Table Store uses LSM data structure, which itself has the ability to support a large number of updates. Update performance and query performance is a tradeoff, the following parameters control this tradeoff:

Option Required Default Type Description
num-sorted-run.compaction-trigger
No 5 Integer The sorted run number to trigger compaction. Includes level0 files (one file one sorted run) and high-level runs (one level one sorted run).

The compaction-trigger determines the frequency of compaction. The smaller the number of sorted run, the more compaction occurs, and the larger the number of sorted run, the less compaction occurs.

  • The larger num-sorted-run.compaction-trigger, the less merge cost when updating data, which can avoid many invalid merges. However, if this value is too large, more memory will be needed when merging files because each FileReader will take up a lot of memory.

  • The smaller num-sorted-run.compaction-trigger, the better performance when querying, fewer files will be merged.

Write Stalls #

The Writer automatically maintains the structure of the LSM, which means that there will be asynchronous threads constantly compaction, but if write speed is faster than the compaction speed, write stalls may occur. Writing will be stopping.

If we don’t limit writing, we will have the following problems:

  • Increasing space scaling, which can lead to running out of disk space.
  • Increasing read amplification, which greatly reduces read performance.

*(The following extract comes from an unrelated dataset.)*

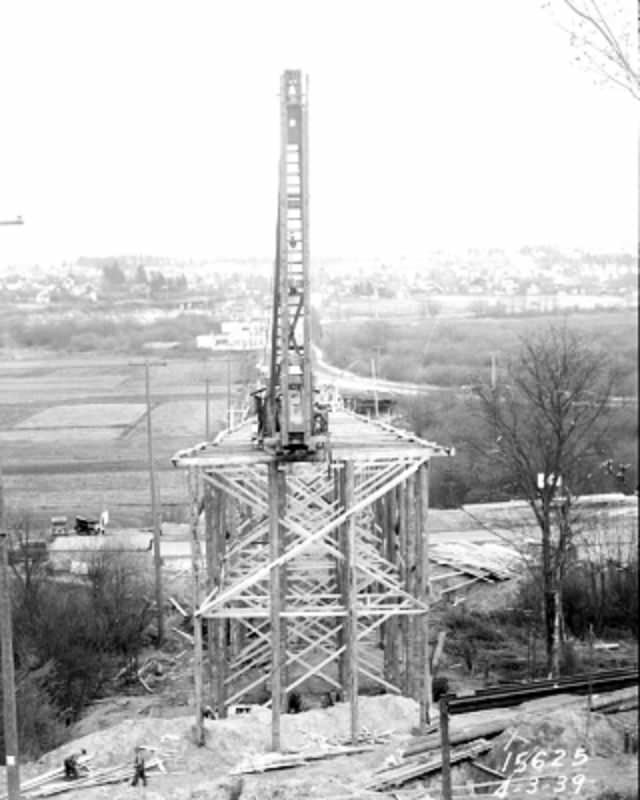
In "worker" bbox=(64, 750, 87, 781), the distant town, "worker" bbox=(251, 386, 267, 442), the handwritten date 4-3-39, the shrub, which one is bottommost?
the shrub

The following parameters determine when to stop writing:

Option Required Default Type Description
num-sorted-run.stop-trigger
No 10 Integer The number of sorted-runs that trigger the stopping of writes.

Memory #

There are three main places in the Table Store’s sink writer that take up memory:

  • MemTable’s write buffer, which is individually occupied by each partition, each bucket, and this memory value can be adjustable by the write-buffer-size option (default 64 MB).
  • The memory consumed by compaction for reading files, it can be adjusted by the num-sorted-run.compaction-trigger option to change the maximum number of files to be merged.
  • The memory consumed by writing file, which is not adjustable.